**Work to do**
Please format the data lines from the one containing "In terms of" to the one containing "2.77 metres", both included, as a JSON list of strings, one string per line, skipping blank lines.

**Supplied material**
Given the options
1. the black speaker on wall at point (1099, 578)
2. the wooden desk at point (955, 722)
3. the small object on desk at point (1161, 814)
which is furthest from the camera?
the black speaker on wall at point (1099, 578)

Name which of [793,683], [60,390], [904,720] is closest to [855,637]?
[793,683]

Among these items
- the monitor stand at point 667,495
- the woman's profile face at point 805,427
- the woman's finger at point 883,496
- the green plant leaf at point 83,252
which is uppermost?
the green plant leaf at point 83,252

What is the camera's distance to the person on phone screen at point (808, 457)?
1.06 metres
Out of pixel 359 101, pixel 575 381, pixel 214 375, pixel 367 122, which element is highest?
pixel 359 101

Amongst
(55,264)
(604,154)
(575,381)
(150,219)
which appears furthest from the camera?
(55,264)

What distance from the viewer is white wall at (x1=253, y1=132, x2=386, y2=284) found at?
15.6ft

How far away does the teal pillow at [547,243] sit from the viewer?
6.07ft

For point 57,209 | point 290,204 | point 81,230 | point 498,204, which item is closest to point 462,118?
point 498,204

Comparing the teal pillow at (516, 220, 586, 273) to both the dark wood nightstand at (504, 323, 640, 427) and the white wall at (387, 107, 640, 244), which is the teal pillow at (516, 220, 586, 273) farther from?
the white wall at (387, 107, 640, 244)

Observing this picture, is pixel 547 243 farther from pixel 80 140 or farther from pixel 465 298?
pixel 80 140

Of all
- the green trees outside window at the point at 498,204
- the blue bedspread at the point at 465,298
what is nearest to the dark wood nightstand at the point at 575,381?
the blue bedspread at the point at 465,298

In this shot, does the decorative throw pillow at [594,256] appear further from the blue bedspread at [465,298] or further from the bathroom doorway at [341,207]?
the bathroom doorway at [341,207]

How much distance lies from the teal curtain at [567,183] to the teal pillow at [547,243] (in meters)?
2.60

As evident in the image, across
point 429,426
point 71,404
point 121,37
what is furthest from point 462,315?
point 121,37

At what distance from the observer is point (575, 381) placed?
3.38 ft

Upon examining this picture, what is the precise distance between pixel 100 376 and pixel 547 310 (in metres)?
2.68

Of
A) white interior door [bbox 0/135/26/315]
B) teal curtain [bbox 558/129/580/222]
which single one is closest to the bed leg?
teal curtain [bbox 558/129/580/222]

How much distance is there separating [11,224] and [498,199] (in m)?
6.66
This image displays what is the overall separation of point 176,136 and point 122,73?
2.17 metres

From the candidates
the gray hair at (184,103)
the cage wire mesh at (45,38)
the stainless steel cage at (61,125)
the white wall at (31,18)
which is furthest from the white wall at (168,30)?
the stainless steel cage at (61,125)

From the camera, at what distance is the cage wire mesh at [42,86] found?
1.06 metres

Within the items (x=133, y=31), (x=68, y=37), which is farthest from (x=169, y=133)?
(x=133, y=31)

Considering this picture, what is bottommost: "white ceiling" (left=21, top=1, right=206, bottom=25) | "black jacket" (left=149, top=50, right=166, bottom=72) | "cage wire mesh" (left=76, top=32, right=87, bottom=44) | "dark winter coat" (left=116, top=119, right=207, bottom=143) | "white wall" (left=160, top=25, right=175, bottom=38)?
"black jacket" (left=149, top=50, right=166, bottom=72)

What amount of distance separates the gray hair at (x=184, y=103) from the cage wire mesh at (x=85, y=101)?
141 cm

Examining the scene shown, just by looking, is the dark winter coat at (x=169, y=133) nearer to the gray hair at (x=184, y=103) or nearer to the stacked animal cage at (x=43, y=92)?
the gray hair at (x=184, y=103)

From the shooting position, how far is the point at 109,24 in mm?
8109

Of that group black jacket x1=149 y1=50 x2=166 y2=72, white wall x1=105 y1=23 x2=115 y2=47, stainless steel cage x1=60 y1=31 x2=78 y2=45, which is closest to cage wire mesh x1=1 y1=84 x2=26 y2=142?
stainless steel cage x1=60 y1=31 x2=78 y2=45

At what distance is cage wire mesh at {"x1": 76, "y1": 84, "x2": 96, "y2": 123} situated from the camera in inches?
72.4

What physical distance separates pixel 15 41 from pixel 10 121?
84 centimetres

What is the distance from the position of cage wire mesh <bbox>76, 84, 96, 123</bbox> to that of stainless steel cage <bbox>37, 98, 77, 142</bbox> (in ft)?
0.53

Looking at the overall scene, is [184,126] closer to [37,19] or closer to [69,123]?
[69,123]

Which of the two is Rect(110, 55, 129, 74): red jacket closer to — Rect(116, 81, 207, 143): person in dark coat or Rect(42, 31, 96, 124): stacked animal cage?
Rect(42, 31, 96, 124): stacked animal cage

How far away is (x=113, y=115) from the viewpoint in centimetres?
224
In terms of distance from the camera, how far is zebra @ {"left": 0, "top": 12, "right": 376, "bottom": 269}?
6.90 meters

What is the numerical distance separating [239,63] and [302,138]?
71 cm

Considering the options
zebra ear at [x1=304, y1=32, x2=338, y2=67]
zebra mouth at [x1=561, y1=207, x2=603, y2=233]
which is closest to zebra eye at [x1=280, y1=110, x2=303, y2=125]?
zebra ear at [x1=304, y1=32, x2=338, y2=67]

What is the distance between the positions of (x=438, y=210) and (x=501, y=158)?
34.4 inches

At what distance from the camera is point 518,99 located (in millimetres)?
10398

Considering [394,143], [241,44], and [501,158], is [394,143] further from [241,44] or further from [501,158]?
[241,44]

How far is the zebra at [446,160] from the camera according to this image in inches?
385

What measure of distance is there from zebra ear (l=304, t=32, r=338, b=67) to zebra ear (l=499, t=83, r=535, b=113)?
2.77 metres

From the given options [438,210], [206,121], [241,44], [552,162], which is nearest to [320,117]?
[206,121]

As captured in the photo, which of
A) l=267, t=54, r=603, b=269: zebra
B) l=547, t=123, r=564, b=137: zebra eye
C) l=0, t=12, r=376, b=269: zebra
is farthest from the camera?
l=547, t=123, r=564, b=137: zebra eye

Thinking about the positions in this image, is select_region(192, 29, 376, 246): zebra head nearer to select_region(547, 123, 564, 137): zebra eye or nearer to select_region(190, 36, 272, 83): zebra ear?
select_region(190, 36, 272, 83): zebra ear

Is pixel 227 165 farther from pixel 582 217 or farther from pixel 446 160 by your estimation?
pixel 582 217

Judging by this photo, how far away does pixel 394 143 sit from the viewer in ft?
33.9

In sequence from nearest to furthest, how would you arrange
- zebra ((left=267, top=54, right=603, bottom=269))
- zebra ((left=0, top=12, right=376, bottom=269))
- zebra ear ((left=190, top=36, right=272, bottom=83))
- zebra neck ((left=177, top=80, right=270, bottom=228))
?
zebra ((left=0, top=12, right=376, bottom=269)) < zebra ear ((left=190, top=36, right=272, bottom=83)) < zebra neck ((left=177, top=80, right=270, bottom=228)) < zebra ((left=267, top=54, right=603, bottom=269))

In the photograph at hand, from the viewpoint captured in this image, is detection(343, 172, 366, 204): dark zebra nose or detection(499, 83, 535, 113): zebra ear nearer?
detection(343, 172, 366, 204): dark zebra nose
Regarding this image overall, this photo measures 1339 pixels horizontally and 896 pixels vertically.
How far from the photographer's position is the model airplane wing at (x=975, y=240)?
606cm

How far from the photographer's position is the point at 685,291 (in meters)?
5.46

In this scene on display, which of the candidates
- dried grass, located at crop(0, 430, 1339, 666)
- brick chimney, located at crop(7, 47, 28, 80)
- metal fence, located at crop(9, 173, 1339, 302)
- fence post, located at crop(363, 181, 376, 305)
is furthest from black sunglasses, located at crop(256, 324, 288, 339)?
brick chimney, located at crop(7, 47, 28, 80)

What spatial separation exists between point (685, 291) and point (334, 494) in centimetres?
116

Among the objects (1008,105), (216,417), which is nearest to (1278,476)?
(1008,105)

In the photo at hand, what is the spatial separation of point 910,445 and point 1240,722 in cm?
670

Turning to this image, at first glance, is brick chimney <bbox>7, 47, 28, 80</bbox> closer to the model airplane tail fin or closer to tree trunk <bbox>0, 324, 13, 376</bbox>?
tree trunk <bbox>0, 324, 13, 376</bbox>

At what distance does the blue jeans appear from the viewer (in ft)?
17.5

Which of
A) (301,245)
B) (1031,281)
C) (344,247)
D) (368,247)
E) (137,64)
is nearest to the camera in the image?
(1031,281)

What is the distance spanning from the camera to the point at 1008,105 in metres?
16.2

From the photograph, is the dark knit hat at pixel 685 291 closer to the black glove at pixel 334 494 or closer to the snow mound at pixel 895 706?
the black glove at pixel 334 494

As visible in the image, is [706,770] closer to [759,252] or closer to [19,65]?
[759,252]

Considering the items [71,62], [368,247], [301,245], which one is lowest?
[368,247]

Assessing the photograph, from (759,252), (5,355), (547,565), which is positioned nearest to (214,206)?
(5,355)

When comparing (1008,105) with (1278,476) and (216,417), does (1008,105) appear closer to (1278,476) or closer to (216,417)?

**Response**
[
  "In terms of distance from the camera, how far is zebra @ {\"left\": 0, \"top\": 12, \"right\": 376, \"bottom\": 269}?",
  "6.90 meters",
  "What is the numerical distance separating [239,63] and [302,138]?",
  "71 cm",
  "Considering the options",
  "zebra ear at [x1=304, y1=32, x2=338, y2=67]",
  "zebra mouth at [x1=561, y1=207, x2=603, y2=233]",
  "which is closest to zebra eye at [x1=280, y1=110, x2=303, y2=125]?",
  "zebra ear at [x1=304, y1=32, x2=338, y2=67]",
  "What is the distance between the positions of (x=438, y=210) and (x=501, y=158)?",
  "34.4 inches",
  "At what distance from the camera is point 518,99 located (in millimetres)?",
  "10398",
  "Considering [394,143], [241,44], and [501,158], is [394,143] further from [241,44] or further from [501,158]?",
  "[241,44]",
  "How far is the zebra at [446,160] from the camera according to this image in inches?",
  "385",
  "What measure of distance is there from zebra ear (l=304, t=32, r=338, b=67) to zebra ear (l=499, t=83, r=535, b=113)?",
  "2.77 metres"
]